VENDREDI 13 Novembre

Ce week-end rendez vous à la deuxième édition des soirées HOUSE FORCE, nouvelle résidence du DJ Big Oh, dirigeant du label Friendship, au Rafiot Club. Après une première soirée en compagnie de l’artiste Coni, c’est un nouvel artiste de l’écurie Cleck Clek Boom qui en est l’invité, il s’agit du jeune producteur et DJ Bambounou.

Parisien né d’un père malien et d’une mère polonaise, Jérémy Guindo-Zegiestowski de son vrai nom, est très certainement un des artistes les plus intéressants et des plus novateurs de sa génération. Son univers musical extrêmement riche est à la fois sombre et futuriste, avec des morceaux clubs aux influences de UK Bass, la Chicago House et des titres techno plus expérimentaux.
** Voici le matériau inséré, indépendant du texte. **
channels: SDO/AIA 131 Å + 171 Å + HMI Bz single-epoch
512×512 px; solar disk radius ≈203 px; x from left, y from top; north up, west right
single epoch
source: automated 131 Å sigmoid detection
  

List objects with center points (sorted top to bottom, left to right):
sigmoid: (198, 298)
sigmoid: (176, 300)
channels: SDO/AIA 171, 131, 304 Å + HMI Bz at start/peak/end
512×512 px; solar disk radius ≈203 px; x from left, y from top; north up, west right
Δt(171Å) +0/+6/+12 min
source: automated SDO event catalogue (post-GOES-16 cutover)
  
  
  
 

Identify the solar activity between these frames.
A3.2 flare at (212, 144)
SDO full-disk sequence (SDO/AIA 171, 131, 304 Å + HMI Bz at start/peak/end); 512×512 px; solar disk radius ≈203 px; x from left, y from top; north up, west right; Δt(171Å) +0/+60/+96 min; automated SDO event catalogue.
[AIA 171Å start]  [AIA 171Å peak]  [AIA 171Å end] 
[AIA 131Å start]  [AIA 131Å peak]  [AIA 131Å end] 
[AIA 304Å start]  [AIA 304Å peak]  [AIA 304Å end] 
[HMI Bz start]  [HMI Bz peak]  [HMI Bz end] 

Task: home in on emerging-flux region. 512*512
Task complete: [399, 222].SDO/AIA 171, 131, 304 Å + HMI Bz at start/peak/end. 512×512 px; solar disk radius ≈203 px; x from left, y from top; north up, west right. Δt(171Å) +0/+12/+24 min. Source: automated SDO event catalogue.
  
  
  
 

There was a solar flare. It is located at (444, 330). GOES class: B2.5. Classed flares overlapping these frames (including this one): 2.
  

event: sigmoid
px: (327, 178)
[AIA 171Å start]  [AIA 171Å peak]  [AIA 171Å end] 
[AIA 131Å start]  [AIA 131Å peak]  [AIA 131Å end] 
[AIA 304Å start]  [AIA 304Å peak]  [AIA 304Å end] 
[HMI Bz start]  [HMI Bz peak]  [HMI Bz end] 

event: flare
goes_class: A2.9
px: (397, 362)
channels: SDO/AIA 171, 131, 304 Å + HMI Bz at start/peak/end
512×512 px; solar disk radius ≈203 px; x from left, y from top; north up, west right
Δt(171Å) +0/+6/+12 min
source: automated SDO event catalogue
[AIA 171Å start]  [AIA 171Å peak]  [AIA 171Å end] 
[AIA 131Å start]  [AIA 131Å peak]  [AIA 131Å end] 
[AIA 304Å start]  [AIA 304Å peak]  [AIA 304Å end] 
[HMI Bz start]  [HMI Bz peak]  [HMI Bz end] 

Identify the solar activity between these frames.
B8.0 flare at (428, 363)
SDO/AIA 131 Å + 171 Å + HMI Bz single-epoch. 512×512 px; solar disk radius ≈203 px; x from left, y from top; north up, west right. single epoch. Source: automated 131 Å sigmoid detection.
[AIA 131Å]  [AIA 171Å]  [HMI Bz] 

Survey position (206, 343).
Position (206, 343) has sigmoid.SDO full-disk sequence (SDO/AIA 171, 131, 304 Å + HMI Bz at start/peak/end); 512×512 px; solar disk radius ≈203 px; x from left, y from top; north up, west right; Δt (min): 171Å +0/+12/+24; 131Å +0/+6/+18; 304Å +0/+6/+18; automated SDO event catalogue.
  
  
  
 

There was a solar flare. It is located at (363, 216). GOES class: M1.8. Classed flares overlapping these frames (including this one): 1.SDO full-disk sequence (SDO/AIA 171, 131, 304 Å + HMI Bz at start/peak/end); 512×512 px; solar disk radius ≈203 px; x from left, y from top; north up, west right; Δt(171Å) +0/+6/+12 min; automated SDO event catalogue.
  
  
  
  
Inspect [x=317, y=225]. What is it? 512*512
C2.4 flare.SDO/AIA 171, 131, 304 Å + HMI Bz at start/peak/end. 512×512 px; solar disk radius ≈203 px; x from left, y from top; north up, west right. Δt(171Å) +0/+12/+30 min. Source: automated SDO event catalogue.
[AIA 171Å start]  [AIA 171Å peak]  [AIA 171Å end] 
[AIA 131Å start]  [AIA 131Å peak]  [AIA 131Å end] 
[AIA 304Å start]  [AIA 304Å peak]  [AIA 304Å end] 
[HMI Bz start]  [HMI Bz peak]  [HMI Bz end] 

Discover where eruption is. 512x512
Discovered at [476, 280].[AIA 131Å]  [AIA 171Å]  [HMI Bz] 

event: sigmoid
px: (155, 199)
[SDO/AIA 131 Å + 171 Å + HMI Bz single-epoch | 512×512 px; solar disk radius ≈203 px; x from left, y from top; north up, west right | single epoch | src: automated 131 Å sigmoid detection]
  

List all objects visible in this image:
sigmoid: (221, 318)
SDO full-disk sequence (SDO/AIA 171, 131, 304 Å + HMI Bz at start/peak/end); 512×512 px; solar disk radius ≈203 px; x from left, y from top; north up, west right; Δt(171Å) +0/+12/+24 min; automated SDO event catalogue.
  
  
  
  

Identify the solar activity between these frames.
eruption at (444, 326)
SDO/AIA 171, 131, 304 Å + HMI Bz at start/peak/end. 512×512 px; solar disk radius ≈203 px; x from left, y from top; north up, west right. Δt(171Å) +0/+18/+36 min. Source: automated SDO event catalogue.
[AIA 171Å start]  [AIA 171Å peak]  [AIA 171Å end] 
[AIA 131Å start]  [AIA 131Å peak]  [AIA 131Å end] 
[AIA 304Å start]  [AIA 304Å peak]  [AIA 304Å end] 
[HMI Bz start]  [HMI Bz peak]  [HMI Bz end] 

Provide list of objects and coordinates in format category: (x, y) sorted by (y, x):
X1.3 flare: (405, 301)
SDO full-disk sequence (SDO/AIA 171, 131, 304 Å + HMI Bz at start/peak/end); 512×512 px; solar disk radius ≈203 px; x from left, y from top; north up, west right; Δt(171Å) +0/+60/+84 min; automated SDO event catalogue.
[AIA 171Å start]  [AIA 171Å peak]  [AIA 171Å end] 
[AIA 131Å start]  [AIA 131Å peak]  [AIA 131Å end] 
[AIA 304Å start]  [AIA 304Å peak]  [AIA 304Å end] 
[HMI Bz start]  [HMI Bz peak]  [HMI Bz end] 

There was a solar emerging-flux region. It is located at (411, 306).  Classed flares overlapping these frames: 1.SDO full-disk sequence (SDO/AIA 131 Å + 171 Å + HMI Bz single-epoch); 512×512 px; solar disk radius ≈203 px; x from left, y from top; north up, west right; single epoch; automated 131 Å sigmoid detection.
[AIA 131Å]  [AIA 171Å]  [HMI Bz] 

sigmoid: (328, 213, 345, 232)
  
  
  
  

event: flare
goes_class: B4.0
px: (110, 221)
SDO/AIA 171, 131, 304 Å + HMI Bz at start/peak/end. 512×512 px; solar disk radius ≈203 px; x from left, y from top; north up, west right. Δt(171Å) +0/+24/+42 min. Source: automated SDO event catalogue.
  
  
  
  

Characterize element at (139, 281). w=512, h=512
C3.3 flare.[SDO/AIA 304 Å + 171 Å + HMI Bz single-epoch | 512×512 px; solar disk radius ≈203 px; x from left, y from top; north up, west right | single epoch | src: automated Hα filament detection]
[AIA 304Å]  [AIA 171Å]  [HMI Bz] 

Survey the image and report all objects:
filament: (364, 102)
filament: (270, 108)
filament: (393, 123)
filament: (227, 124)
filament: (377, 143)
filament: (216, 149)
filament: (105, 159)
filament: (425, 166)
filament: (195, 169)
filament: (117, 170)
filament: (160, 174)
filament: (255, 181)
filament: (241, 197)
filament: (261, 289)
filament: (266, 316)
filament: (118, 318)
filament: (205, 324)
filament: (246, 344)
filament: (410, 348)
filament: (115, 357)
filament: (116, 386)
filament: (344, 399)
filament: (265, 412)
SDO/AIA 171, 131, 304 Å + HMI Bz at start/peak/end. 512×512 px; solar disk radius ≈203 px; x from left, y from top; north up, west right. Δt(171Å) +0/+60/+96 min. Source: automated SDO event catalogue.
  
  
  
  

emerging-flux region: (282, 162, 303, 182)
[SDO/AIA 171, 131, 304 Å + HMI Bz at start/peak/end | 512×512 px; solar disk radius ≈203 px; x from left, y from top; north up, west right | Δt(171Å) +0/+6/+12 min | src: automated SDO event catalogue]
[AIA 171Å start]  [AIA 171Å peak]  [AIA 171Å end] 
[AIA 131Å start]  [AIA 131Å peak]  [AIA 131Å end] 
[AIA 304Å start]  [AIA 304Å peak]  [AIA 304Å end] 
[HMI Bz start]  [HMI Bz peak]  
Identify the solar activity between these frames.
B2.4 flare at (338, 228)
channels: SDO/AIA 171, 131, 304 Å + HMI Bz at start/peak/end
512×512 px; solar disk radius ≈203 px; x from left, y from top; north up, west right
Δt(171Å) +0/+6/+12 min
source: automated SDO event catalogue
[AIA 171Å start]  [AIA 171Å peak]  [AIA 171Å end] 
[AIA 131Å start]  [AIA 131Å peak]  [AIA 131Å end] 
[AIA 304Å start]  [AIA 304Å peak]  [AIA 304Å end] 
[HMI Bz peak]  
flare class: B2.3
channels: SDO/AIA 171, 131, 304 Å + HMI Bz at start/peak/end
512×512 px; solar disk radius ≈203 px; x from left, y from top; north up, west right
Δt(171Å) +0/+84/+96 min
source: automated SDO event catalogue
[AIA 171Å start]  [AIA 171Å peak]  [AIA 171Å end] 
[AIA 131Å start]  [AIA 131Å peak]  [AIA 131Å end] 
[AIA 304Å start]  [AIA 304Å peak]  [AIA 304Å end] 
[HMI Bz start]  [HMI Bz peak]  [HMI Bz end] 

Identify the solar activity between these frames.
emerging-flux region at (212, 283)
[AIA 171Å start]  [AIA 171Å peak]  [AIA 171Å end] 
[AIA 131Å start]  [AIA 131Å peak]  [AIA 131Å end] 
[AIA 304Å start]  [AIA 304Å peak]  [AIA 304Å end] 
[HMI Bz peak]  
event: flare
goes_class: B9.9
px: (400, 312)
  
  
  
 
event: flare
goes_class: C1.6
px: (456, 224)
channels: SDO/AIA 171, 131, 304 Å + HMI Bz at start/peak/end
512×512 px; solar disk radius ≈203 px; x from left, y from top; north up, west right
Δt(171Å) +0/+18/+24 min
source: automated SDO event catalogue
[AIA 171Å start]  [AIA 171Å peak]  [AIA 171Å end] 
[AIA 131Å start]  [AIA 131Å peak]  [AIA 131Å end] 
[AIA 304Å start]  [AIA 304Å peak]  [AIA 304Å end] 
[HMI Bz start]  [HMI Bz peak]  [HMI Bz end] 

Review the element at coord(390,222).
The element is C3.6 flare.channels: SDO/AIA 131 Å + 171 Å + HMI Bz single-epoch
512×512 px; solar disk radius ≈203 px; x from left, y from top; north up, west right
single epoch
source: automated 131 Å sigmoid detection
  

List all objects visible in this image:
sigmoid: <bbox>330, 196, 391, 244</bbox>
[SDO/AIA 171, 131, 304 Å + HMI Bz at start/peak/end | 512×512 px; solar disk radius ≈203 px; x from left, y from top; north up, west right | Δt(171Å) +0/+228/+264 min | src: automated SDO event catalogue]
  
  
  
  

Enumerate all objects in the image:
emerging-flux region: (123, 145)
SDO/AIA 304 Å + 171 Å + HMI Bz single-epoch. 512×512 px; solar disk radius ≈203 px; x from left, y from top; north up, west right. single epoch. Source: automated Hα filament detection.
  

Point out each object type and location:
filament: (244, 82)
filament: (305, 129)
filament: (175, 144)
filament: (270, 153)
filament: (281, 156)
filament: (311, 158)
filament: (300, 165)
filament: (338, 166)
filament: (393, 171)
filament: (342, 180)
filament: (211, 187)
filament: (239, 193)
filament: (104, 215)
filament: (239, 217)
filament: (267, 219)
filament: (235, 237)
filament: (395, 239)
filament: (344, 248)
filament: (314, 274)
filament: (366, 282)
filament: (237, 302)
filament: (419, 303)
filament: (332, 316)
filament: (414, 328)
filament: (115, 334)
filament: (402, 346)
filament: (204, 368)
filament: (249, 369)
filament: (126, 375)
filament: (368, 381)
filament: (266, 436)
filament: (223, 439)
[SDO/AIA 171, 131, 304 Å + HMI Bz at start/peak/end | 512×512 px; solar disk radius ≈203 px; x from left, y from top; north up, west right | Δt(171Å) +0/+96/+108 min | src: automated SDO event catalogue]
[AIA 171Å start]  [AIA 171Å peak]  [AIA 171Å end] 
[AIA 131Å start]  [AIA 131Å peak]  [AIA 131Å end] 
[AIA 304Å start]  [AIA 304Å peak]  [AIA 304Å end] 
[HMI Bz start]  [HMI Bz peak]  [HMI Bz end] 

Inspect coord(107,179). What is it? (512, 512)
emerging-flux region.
L’occasion de revenir sur les moments clés de sa carrière qui ont fait de l’enfant prodigue de la scène techno parisienne l’une des figures les plus remarquables et les plus inimitables de cette décennie.

Juin 2010 : Il sort son premier EP intitulé Animism sur le label Youngunz, ancienne structure qui deviendra plus tard le label Clek clek boom. Sur cet EP se trouvent 3 titres fortement influencés par la scène UK : Nappy Head, Aladji, Flaly. Ces titres ont de très fortes sonorités africaines, un clin d’œil à ses origines que l’on retrouve également sur le visuel de l’EP où l’on voit Bambounou faire tomber son masque qui est son visage, pour laisser place à celui d’un guerrier africain.
Puis nous y trouvons des remix de ses titres signés Teki Latex, cofondateur du label Sound Pellegrino sur lequel Bambounou cosignera l’EP Fructose avec Joakim en 2011. Nous y retrouvons également un remix de Dre Skull, Art nouveau et French Fries, un ami de longue date, son « être humain préféré sur terre » et un très proche collaborateur sur le plan musical. Ensemble, ils enchainent les apparitions lors des festivals mais aussi pour des featurings sur des titres tel que Hugz ou plus récemment à l’occasion des Red Bull studios Paris session, les titres Queen André et Dramatically Isolated.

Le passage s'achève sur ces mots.